Nein ich meine echten Fels in echter Natur. Und diesen
findet man als Kölner in der Eifel. Sicherlich haben Mayener oder Nideggener
sowie Gerolsteiner und wahrscheinlich sogar die Dürener mehr Anrecht darauf zu
behaupten in der Eifel heimisch zu sein. Trotztdem würde ich schon ob der
vielen dort verbrachten Tage, ob der großen Liebe zu Land und Leuten und
natürlich ob der Kletterei, mich dort als so etwas wie ein Local bezeichnen.
Die Eifel verwöhnt uns mit den verschiedensten
Gesteinsarten. Zum Bouldern und Klettern laden Sandstein sowie
Sandsteinkonglomerat, Dolomit, Basalt und Vulkangestein namens Basanit ein.
Diese bilden Überhänge und Platten, sowie Risse und Kanten. Eine internationale
Bedeutung kann man der Eifelkletterei jedoch auch trotz der zahlreichen
niederländischen Gäste kaum zusprechen. Vielmehr zeichnet wohl die geografische
Beschaffenheit des kleinen Nachbarlandes dafür verantwortlich, dass man neben
Eifler Platt und kölsch auch holländisch zu hören bekommt.

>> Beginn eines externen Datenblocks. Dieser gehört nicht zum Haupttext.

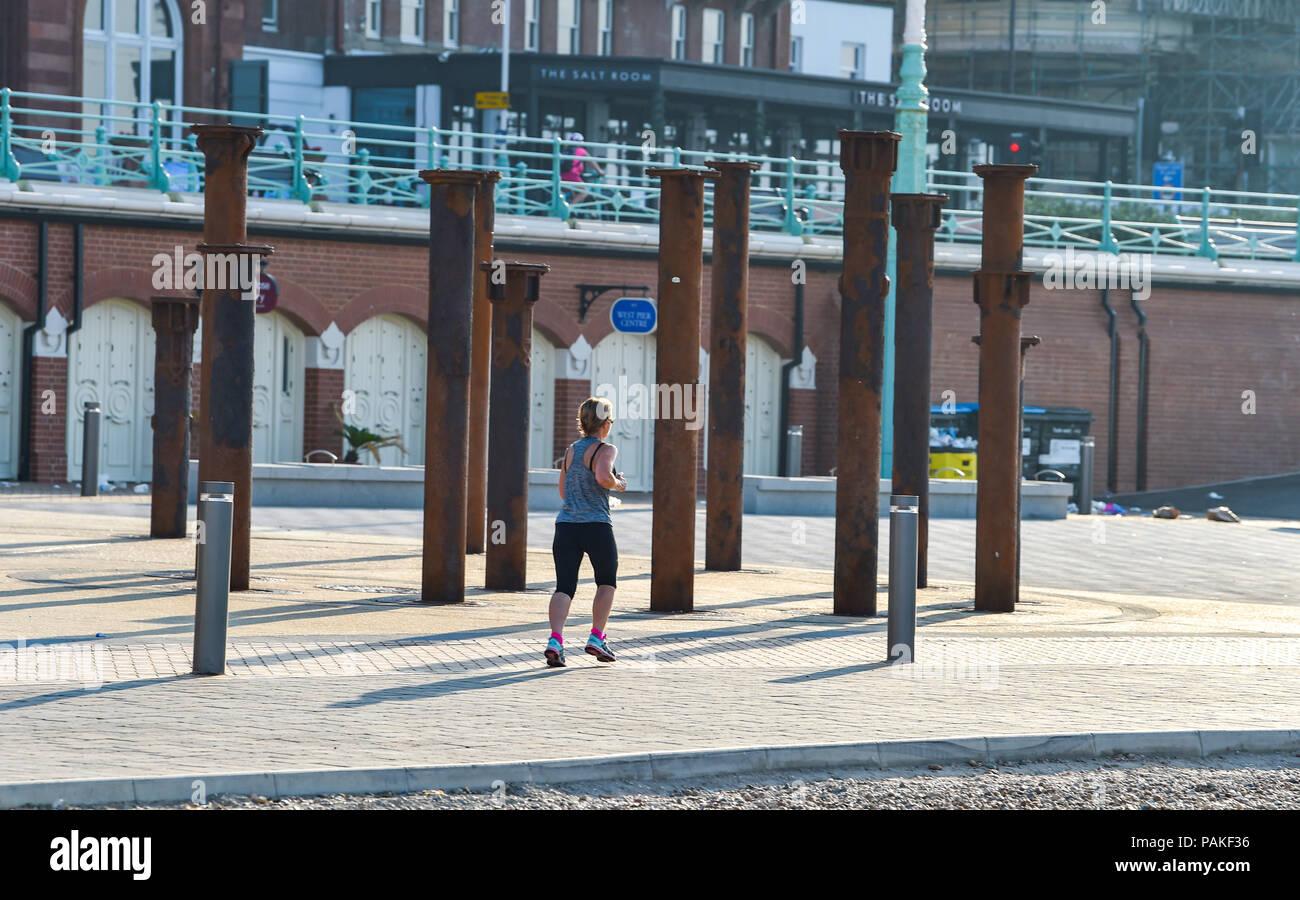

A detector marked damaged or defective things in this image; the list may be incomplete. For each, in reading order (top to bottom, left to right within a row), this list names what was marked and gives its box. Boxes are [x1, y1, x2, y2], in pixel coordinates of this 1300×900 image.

tall rusted column [148, 295, 198, 538]
rusty metal pillar [150, 296, 198, 533]
tall rusted column [189, 124, 271, 590]
rusty metal pillar [191, 124, 273, 590]
rusty metal pillar [418, 169, 480, 603]
tall rusted column [421, 169, 478, 603]
rusty metal pillar [467, 166, 501, 548]
tall rusted column [467, 169, 501, 556]
tall rusted column [488, 261, 548, 590]
rusty metal pillar [486, 261, 551, 590]
rusty metal pillar [647, 167, 712, 616]
tall rusted column [647, 166, 717, 611]
tall rusted column [707, 159, 759, 569]
rusty metal pillar [707, 159, 759, 569]
tall rusted column [837, 130, 899, 616]
rusty metal pillar [837, 130, 899, 616]
tall rusted column [889, 193, 951, 590]
rusty metal pillar [889, 193, 951, 590]
tall rusted column [977, 161, 1034, 611]
rusty metal pillar [977, 161, 1034, 611]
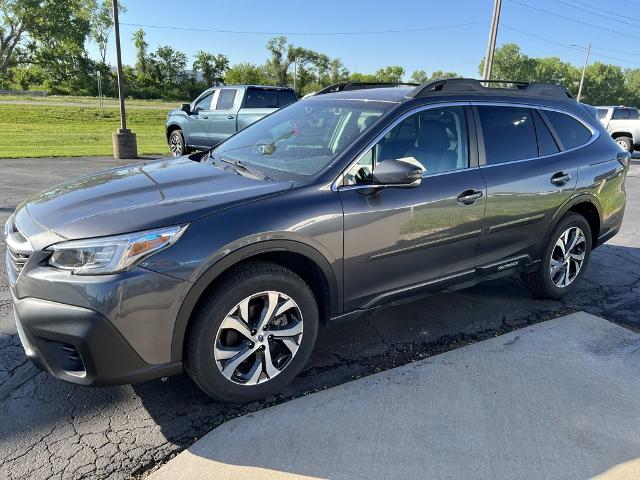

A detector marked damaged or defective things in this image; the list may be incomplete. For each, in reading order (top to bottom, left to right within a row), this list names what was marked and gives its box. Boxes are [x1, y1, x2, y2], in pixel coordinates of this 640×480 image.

cracked pavement [0, 157, 636, 476]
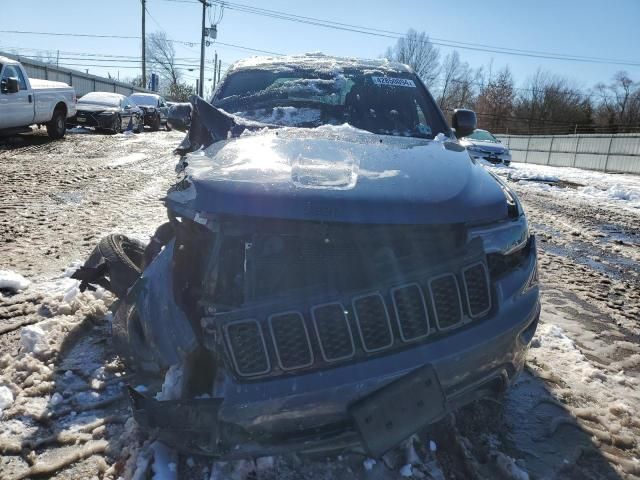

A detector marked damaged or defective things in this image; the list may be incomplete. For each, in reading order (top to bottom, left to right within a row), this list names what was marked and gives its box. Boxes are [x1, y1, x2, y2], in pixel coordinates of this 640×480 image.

exposed tire [45, 107, 66, 139]
crumpled hood [169, 126, 510, 226]
exposed tire [76, 233, 145, 298]
damaged gray suv [74, 54, 540, 460]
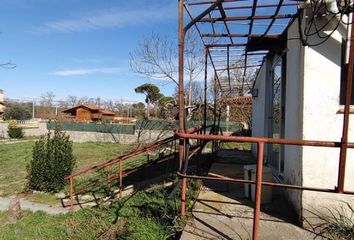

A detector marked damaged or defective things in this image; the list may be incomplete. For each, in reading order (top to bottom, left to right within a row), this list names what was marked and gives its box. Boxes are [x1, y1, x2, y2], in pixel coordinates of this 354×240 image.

rusty metal pergola [177, 0, 354, 239]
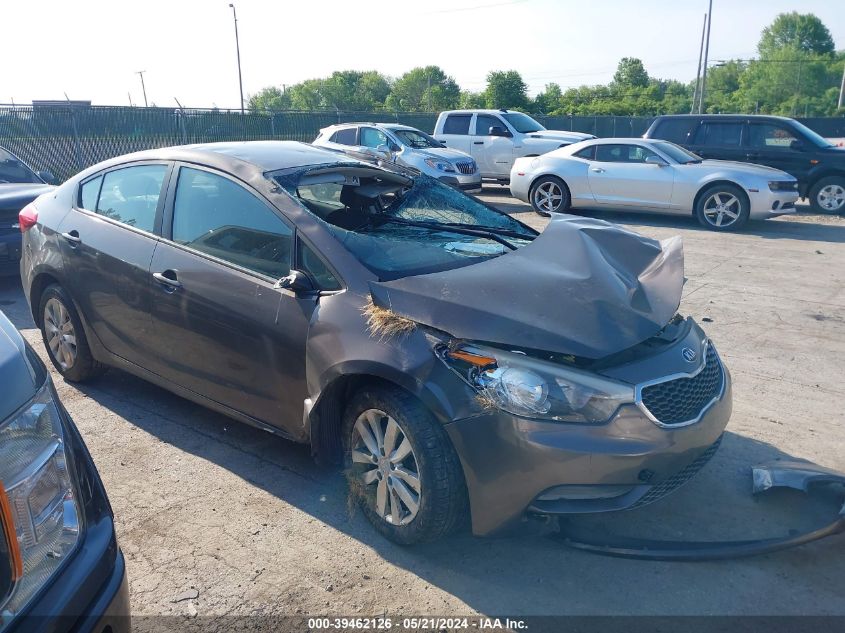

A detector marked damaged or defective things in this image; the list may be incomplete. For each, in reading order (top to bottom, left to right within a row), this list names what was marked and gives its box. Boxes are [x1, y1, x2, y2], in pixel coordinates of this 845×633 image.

crumpled hood [0, 183, 54, 210]
shattered windshield [272, 165, 536, 278]
crumpled hood [418, 147, 474, 163]
damaged gray sedan [21, 142, 732, 544]
crumpled hood [370, 215, 684, 358]
broken headlight [442, 344, 632, 422]
broken headlight [0, 380, 81, 628]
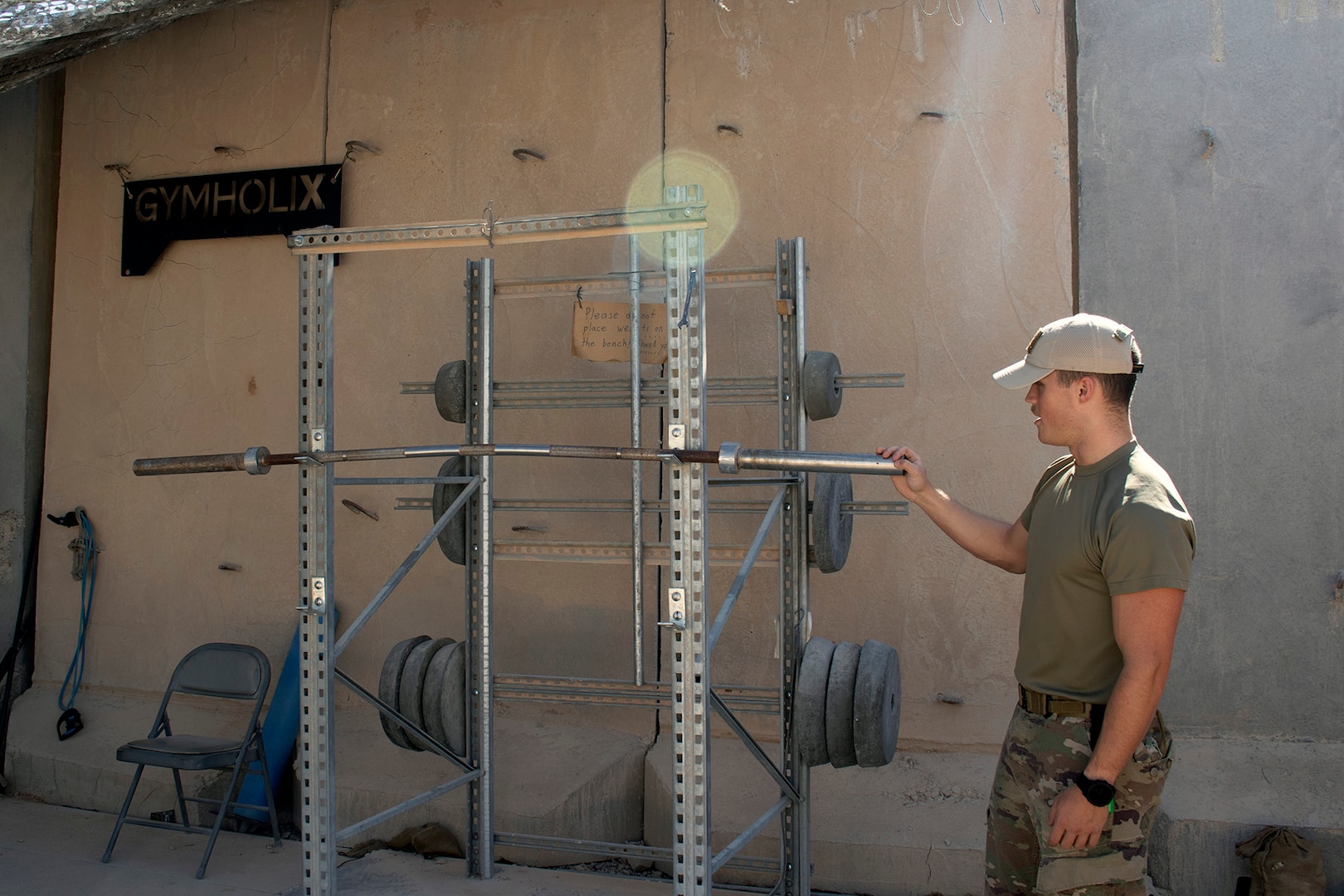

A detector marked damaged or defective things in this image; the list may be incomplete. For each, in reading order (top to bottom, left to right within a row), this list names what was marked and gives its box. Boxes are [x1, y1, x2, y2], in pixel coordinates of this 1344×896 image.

cracked wall surface [34, 0, 1069, 757]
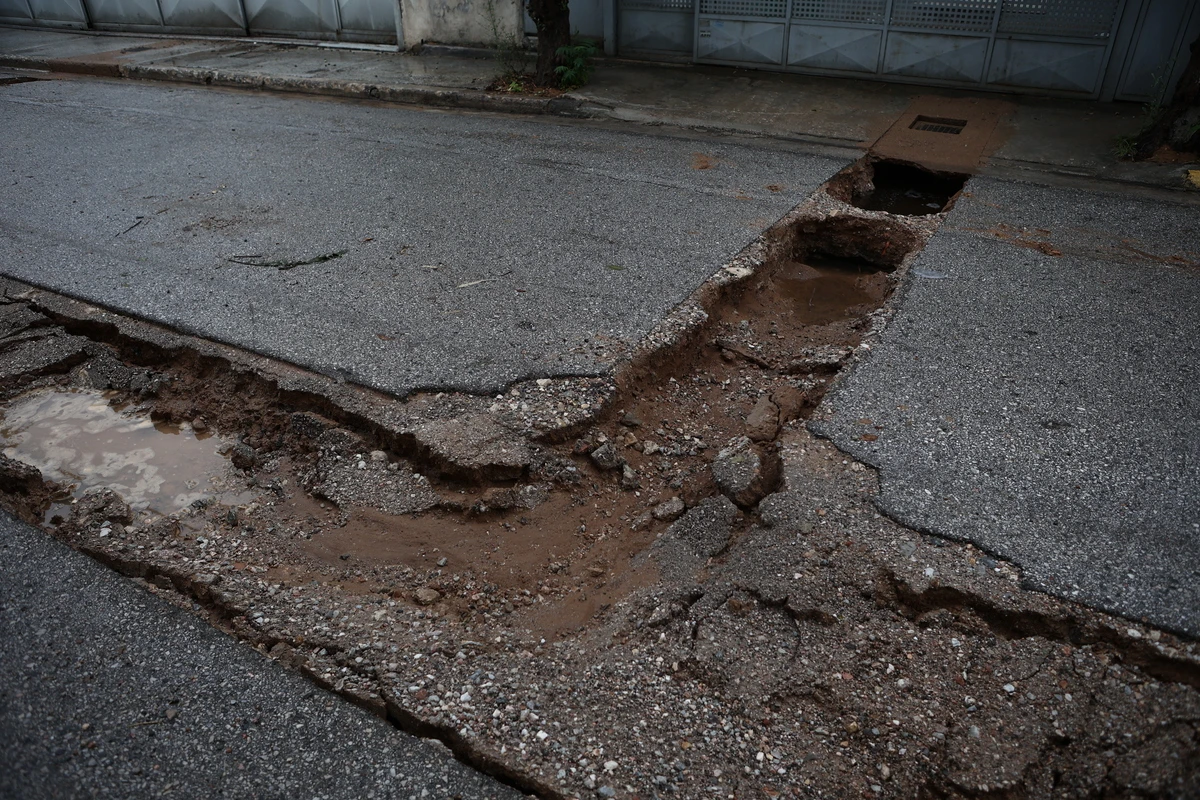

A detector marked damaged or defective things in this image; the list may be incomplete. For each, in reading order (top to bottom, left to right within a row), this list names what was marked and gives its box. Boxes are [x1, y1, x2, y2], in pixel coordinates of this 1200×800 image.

cracked asphalt [0, 77, 844, 398]
cracked asphalt [816, 176, 1200, 638]
cracked asphalt [0, 513, 525, 800]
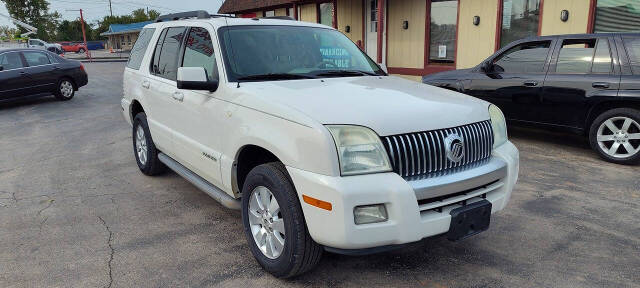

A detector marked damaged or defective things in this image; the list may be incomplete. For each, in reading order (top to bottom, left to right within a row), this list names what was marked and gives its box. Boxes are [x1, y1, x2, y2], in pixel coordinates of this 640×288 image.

asphalt crack [98, 216, 114, 288]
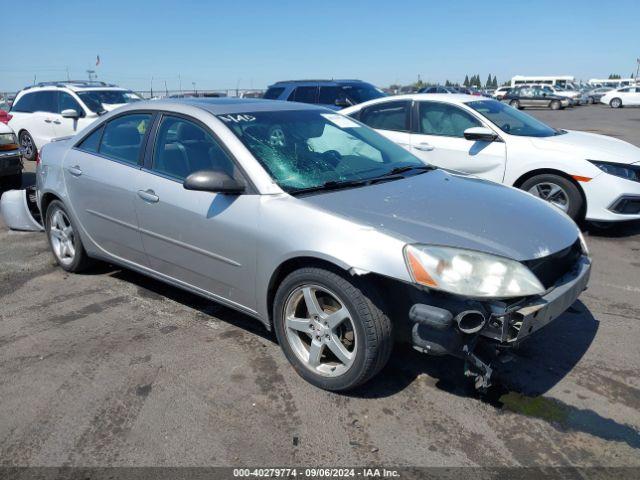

Kurzgesagt die Eifel ist einfach wunderbar. Und das nicht
nur im eigentlichen Sinn, sondern auch im wortwörtlichen! Denn wer in der Eifel
klettern geht ist mit so vielen Wunderlichkeiten konfrontiert, wie ich es von
noch keinem sonstigen Klettergebiet gehört habe. Wie sonderbar so vieles ist,
merke ich zugegebenermaßen immer erst dann, wenn ich fremden Kletterern von der
Eifel erzähle.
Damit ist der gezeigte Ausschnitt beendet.